Potential Impact of the Decision
This decision is noteworthy on multiple levels. First, it highlights the need for an updated, legally-sound set of data-security protocols. What would have been best practices three years ago could be deficient today, and an ongoing familiarity with the FTC’s benchmarks is a business necessity. Second, the case demonstrates the FTC’s increasing boldness in bringing suits based on privacy concerns. Even though Wyndham was the subject of repeated cyber-attacks, the FTC’s complaint casts the hotel chain as the wrongdoer, and hacked businesses must be aware of the regulatory liability they face even as they prepare for lawsuits from consumers.
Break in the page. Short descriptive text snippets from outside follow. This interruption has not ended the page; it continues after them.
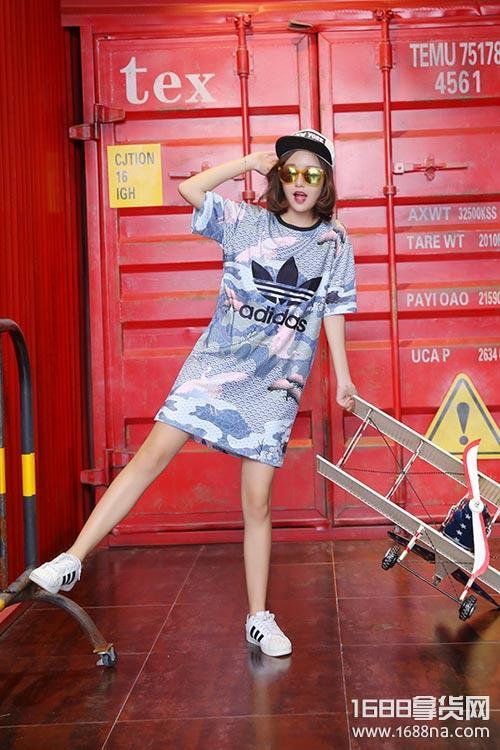 时尚潮牌男女运动服装微商代理一件代发货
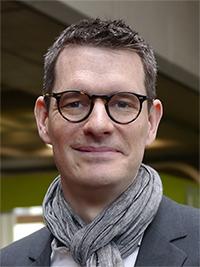 Privatdozent Dr. Andy Thomas von der Universität Bielefeld hat gezeigt, wie Memristoren als Synapsen funktionieren können. Foto: Universität Bielefeld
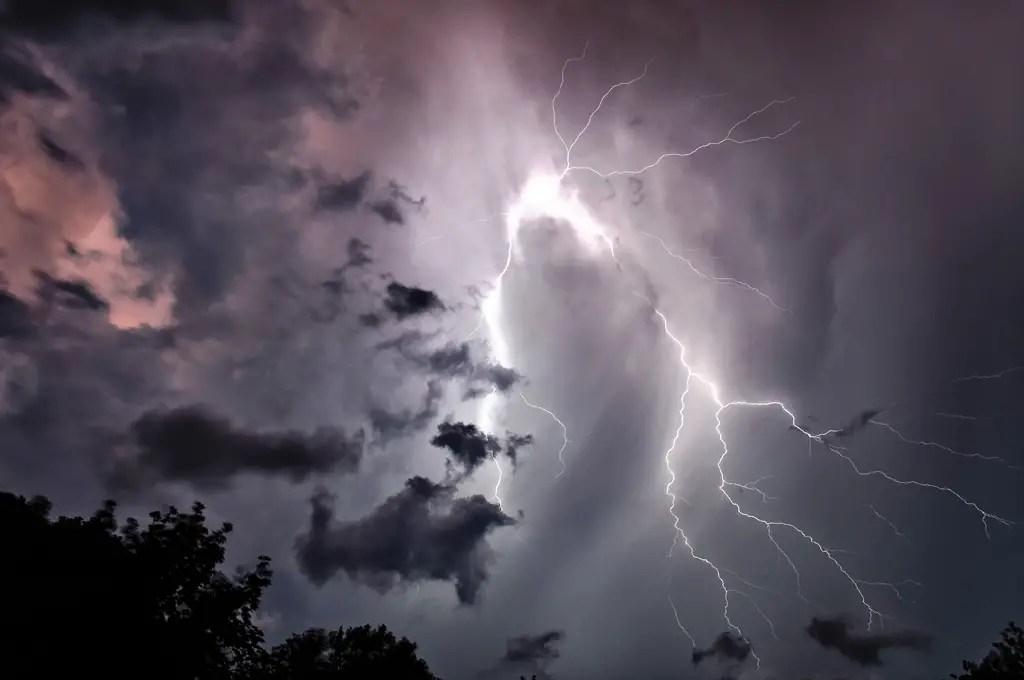 Bolts of lightning at night.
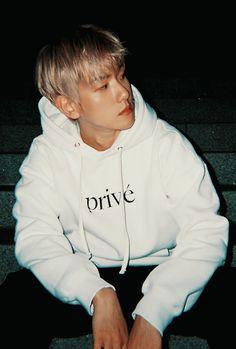 Cre: the owner/as logo Baekhyun Chanyeol, Park Chanyeol, Shinee, Exo Lockscreen, Exo Korean, Exo Do, Korean Couple, Kpop Exo, Exo Members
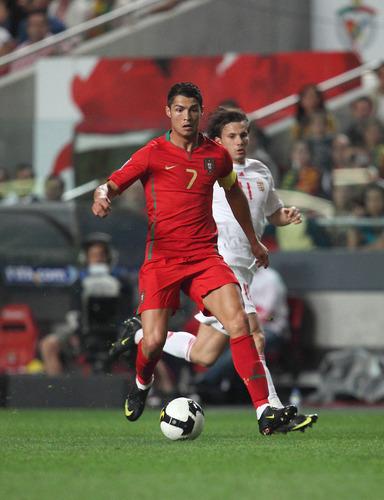 世界杯g组绝对巨星 c罗卡卡德罗巴领衔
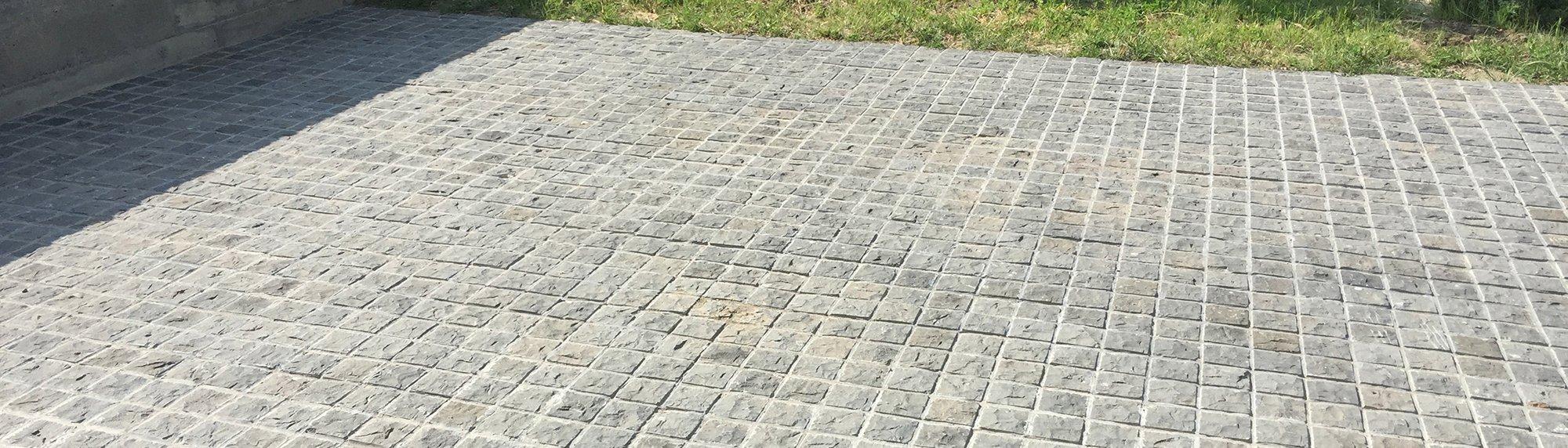 Basalt Cobblestone driveway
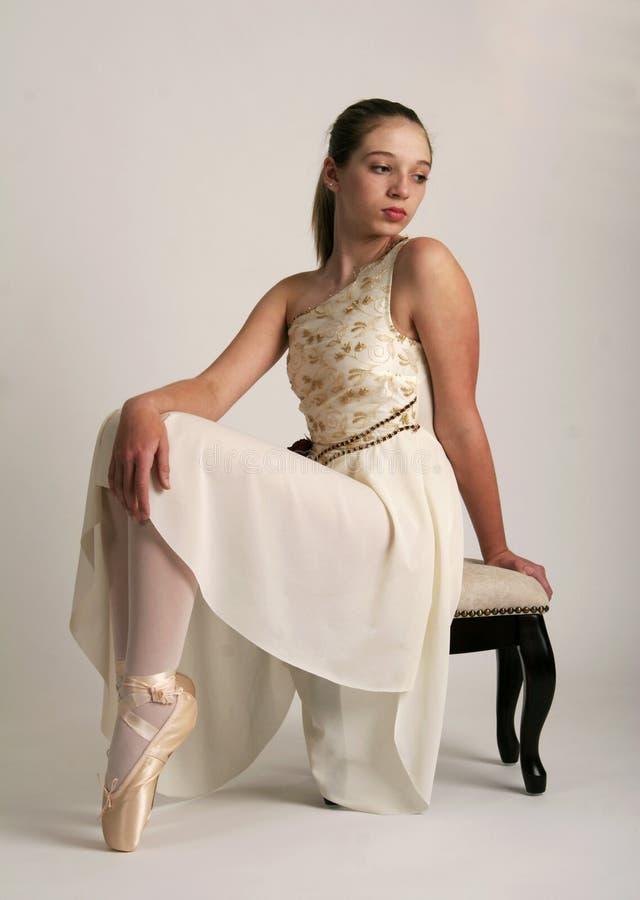 Ballerina im Ruhezustand lizenzfreies stockfoto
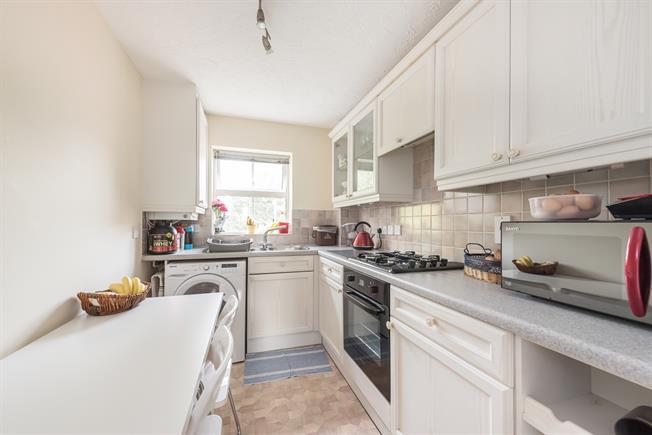 £1,000 per Calendar Month, 1 Bedroom Apartment To Rent in Rickmansworth, WD3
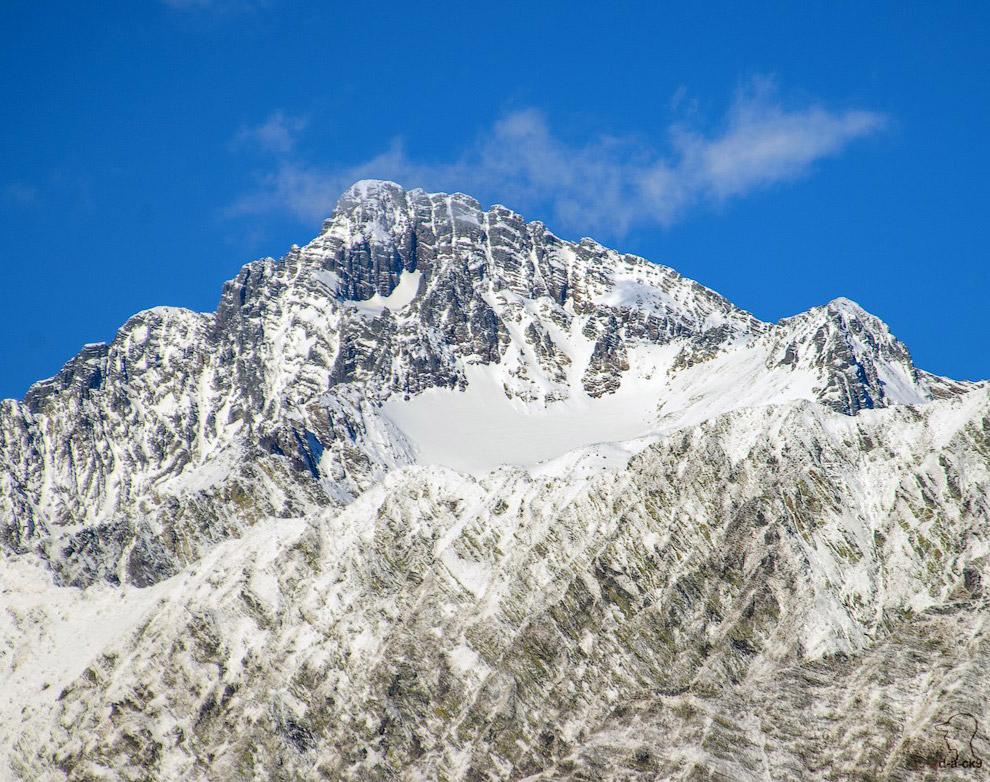 К вершине Чугуша проложены альпинистские маршруты 2-А—2-Б категории сложности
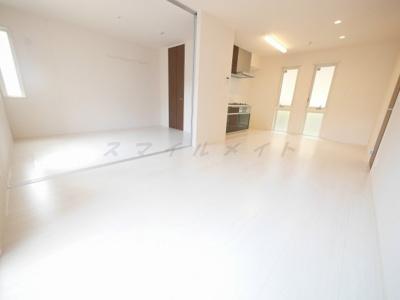 白を基調とした上品な開放感のある空間です。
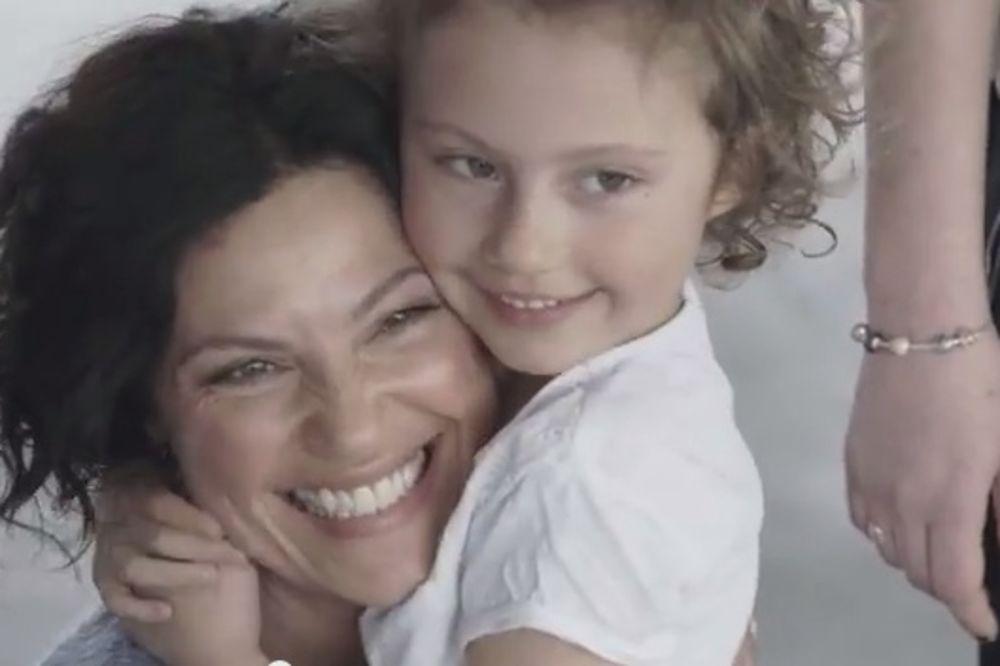 (VIDEO) EMOTIVNO: Da li dete može vezanih očiju da prepozna svoju majku?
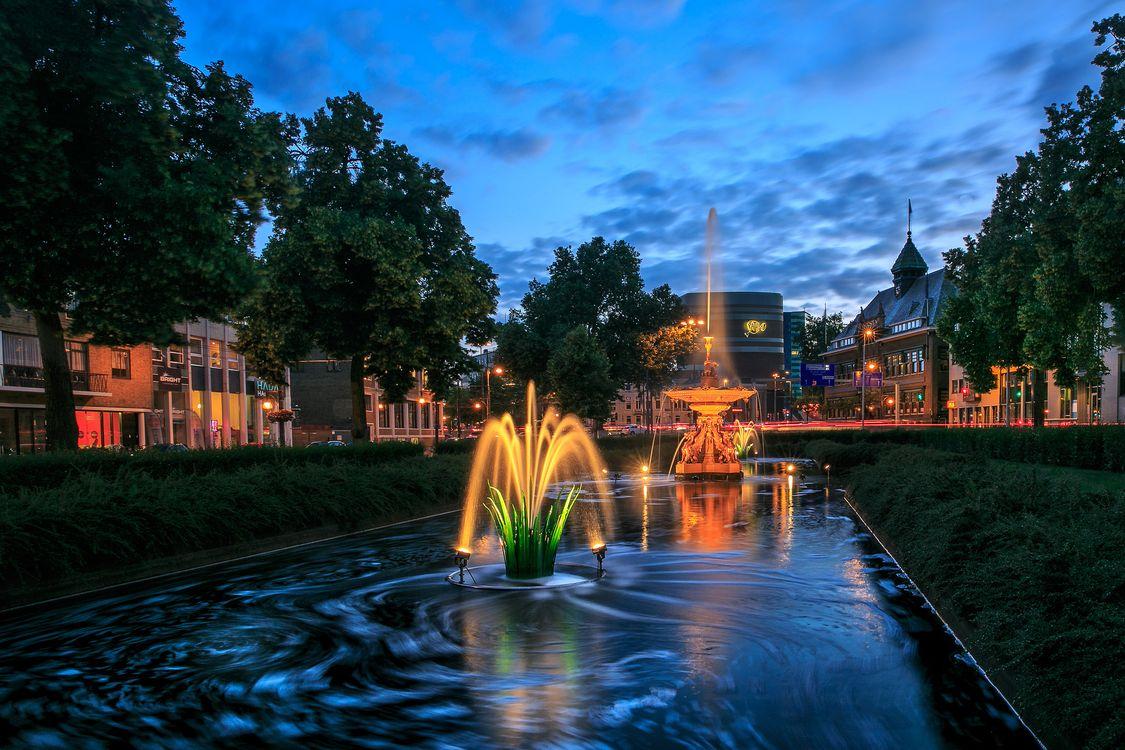Фото бесплатно Арнем, Нидерланды, город, дома, бассейн, фонтан, деревья, городской пейзаж, город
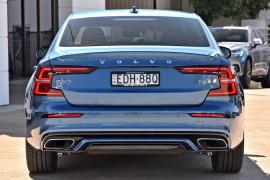 2020 Volvo S60 Z Series T8 R-Design Sedan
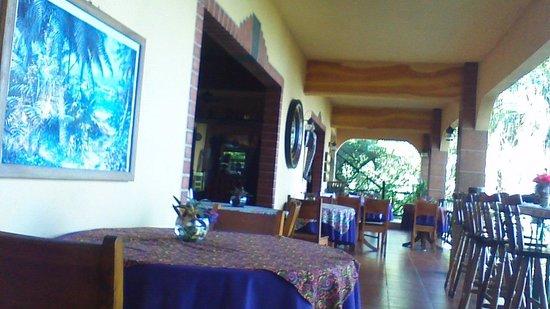 Mango Moon Villa : dining room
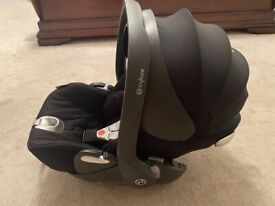 Cybex Cloud Q Reclining baby seat with isofix base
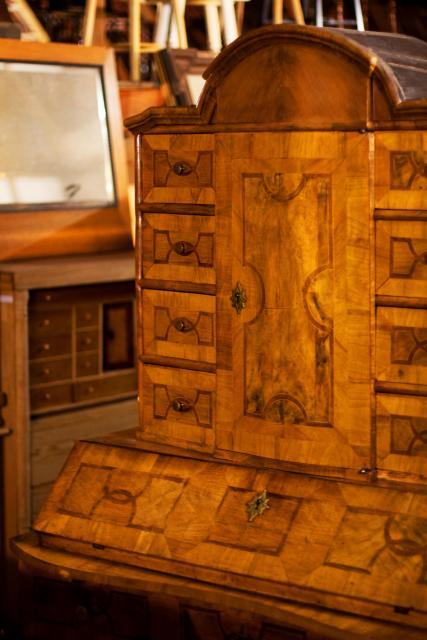 Antiquitäten und Antike Möbel als Wertanlage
Finally, the Third Circuit’s ruling demonstrates once again the flexibility of the FTC Act, and a judicial willingness to expand the FTC’s remit in the digital age. While there are carveouts for other agencies to oversee some limited privacy issues (like HIPPA, COPPA, or Gramm-Leach-Bliley), the FTC is solidifying its ability to regulate the security of consumers’ personal and financial data. Given the spate of recent data breaches at nationwide chains and online service providers, there are sure to be a more complaints like FTC v. Wyndham. Any business that does not want to be on the wrong side of the “v.” should work with counsel to conduct a thorough review of their data security protocols and policies.